Italia reconoció oficialmente a la obesidad como una enfermedad progresiva y recurrente, por medio de una ley aprobada en el Senado de dicho pais, convirtiéndose así en el primero en reconocerla como crónica.

El ministro de Sanidad Orazio Schillaci informó que con la aprobación del proyecto de ley para la prevención y el tratamiento de la obesidad, Italia da un importante paso adelante en la protección de la salud pública «somos los primeros en reconocer la obesidad como una enfermedad crónica» declaró.

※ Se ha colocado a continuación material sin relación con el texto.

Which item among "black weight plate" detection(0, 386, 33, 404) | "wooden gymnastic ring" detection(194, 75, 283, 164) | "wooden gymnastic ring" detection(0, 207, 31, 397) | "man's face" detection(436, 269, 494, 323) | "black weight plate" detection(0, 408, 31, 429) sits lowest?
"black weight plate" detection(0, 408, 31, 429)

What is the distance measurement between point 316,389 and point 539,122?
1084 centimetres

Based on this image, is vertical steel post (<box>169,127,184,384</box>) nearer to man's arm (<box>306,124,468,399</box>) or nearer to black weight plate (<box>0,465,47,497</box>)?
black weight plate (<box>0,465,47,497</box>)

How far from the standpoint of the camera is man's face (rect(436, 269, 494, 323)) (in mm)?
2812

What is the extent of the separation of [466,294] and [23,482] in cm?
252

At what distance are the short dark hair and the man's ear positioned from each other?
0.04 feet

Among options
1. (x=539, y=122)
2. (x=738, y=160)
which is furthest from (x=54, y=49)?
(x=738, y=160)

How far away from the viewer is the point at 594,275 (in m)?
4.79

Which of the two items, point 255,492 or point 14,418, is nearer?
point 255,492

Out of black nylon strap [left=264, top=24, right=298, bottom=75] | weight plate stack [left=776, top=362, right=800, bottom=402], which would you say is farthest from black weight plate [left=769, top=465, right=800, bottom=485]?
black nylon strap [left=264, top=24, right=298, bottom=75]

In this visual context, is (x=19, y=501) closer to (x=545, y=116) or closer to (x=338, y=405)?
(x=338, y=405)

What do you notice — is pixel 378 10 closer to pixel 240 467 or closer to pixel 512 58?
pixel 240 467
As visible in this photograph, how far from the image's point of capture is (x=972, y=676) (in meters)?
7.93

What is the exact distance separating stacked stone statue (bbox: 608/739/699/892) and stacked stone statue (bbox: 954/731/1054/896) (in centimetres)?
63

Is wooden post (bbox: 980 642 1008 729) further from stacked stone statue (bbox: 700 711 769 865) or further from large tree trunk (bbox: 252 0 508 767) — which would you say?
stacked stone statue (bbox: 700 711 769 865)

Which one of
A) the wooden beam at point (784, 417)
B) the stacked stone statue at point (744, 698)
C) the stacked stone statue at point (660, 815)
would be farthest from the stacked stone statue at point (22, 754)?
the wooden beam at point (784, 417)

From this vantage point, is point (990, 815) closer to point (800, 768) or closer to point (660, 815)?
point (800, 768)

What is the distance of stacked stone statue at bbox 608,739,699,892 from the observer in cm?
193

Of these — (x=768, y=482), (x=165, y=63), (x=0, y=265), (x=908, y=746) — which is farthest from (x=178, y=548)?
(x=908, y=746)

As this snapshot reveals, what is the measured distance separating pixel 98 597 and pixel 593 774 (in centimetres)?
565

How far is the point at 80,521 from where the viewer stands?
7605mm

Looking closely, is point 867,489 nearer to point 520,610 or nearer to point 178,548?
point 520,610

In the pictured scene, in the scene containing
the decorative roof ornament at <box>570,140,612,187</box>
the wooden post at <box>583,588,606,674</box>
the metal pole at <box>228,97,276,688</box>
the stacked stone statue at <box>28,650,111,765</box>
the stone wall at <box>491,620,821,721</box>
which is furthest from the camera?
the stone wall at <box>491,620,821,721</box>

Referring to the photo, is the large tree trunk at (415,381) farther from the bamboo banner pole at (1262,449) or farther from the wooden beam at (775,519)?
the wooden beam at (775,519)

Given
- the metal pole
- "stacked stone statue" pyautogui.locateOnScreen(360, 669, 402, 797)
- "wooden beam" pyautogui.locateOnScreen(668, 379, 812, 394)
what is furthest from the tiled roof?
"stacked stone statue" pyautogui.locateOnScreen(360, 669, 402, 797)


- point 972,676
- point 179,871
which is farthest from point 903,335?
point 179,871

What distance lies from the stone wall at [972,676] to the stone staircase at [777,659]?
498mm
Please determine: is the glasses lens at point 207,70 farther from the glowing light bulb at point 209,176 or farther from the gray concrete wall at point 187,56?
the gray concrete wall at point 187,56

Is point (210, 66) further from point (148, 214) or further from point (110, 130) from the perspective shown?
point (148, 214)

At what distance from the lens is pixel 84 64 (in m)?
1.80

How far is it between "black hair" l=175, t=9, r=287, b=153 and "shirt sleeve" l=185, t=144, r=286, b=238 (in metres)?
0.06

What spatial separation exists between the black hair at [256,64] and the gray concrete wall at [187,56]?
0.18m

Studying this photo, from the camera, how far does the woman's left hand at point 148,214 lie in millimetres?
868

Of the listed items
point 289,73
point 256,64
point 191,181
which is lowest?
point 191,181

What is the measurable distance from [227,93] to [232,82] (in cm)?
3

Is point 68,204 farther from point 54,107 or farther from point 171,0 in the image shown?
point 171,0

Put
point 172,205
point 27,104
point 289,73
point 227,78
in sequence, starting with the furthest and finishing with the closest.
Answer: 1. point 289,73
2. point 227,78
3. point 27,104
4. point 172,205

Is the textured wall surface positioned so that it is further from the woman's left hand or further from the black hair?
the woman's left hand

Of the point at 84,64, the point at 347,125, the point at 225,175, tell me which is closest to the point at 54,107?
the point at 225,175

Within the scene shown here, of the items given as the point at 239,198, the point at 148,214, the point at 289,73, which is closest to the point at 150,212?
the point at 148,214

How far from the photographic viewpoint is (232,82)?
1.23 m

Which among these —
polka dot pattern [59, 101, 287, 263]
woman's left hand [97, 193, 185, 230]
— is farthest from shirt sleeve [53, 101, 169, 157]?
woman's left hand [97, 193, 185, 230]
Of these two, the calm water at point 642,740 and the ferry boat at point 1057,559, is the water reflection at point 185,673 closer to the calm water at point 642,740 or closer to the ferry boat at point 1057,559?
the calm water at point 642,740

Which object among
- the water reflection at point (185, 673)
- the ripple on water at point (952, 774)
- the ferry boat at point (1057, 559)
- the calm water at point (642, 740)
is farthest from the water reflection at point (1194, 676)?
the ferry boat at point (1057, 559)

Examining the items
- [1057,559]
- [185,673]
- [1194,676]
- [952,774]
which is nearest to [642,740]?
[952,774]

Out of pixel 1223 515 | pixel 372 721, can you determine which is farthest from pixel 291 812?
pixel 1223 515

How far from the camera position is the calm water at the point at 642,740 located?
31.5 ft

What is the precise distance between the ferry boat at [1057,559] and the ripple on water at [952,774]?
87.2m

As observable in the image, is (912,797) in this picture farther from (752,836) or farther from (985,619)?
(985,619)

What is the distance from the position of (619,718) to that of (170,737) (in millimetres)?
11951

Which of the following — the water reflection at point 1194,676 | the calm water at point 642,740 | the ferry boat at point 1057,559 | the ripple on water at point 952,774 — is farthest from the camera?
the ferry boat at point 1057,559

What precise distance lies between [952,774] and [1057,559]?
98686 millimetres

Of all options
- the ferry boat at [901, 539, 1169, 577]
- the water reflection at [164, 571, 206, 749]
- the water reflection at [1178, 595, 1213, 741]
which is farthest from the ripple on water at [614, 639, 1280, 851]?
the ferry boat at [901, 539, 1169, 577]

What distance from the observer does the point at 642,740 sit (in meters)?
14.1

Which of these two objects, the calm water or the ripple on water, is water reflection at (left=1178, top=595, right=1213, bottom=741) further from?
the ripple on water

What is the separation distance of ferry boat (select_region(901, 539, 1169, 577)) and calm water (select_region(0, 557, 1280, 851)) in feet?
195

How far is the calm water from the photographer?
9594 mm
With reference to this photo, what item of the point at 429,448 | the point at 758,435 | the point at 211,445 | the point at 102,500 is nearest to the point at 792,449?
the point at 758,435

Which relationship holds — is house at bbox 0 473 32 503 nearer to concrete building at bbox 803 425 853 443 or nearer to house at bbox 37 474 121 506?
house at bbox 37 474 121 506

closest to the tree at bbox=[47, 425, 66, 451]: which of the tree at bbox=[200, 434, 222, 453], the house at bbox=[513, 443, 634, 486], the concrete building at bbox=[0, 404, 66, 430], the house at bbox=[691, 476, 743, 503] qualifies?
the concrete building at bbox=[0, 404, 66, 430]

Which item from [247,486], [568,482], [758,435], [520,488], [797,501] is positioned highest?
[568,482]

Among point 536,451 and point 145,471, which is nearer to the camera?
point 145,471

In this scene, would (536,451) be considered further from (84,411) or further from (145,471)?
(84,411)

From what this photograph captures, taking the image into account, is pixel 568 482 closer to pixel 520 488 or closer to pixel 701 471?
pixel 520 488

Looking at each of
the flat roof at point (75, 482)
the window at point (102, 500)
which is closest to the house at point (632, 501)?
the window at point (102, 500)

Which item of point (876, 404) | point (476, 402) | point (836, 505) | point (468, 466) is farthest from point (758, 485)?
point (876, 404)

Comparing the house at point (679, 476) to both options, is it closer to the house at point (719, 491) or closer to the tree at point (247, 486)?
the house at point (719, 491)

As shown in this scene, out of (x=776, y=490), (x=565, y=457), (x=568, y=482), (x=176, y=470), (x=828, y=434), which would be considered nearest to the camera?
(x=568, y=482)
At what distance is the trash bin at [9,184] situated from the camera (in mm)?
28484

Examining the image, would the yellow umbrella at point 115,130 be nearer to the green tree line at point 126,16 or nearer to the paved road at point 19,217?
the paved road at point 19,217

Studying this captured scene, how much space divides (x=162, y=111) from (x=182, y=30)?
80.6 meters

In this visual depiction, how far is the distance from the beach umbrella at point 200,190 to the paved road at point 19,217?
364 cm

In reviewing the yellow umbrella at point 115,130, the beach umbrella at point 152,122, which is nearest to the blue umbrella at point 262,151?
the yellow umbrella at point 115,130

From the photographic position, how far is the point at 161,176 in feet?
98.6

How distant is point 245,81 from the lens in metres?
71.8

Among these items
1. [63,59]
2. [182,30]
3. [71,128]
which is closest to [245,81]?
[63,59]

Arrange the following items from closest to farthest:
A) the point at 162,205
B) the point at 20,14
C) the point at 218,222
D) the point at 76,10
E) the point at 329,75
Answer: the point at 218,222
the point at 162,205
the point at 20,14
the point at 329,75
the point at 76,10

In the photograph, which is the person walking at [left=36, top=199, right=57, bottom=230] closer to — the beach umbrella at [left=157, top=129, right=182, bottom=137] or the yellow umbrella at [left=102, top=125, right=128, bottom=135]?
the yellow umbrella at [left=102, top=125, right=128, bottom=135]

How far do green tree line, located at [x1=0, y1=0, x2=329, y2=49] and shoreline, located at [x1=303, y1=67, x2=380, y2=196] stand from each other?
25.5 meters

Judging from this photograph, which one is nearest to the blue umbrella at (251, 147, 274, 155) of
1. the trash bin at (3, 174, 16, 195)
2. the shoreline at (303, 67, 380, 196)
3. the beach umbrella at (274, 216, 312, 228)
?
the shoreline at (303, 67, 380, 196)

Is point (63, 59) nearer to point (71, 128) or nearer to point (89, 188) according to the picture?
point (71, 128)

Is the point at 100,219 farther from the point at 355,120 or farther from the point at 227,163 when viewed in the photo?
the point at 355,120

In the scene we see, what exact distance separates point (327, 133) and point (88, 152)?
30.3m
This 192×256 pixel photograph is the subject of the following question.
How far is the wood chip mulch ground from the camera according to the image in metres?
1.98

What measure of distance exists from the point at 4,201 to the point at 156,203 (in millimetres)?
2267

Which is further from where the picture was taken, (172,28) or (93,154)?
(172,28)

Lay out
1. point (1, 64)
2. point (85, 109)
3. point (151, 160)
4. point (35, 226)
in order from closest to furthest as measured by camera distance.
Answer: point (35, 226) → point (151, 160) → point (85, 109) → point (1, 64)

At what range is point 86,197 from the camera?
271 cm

La ley, que ya había sido respaldada por la Cámara de Diputados, destinará más de 2,7 millones de euros a la prevención y tratamiento de esta patología que afecta a seis millones de personas en el país, según reconoce en su texto la nueva legislación.

En este sentido, tomarán medidas para promover campañas de concienciación y formación, así como acciones destinadas a garantizar la protección de la salud y la mejora de las condiciones de vida de los pacientes.

Se autorizó un gasto de 700.000 euros en 2025, 800.000 en 2026 y 1,2 millones anuales a partir de 2027, distribuidos entre las distintas regiones para atender a la enfermedad. El texto aprobado también impulsa el apoyo a la lactancia materna como alimentación necesaria para prevenir la obesidad infantil y establece medidas para responsabilizar a los padres en la elección de una alimentación equilibrada para sus hijos y en la importancia de limitar el consumo diario de alimentos que coadyuven en su proliferación.

Asimismo, prevé la creación de un observatorio para el estudio de la obesidad, con el objetivo de verificar la aplicación de las acciones previstas en la ley en todo el territorio italiano. Esta iniciativa fue promovida por el diputado Roberto Pella, de la conservadora Forza Italia, socio en el Gobierno de Giorgia Meloni.